*Short exercise*: Please pick out every line in the listing below that contains the word "pine", and copy each one.

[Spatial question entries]
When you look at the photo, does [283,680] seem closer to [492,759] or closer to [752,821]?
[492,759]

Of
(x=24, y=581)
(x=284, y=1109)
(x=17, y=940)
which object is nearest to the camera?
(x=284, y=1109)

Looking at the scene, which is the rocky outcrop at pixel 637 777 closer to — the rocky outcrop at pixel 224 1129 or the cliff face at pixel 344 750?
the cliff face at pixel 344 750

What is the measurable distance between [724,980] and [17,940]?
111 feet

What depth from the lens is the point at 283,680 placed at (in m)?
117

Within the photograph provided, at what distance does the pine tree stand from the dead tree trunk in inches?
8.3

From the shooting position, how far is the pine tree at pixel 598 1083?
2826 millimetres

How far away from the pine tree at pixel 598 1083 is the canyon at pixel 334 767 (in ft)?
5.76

--

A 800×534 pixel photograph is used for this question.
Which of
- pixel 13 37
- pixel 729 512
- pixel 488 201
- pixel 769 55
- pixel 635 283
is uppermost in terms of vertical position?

*Reply*:
Within the photograph provided, at what distance does the pine tree stand from the dead tree trunk in inches?
From the shooting position, how far is the pine tree at pixel 598 1083?
How far away from the pine tree at pixel 598 1083 is the canyon at pixel 334 767 (in ft)?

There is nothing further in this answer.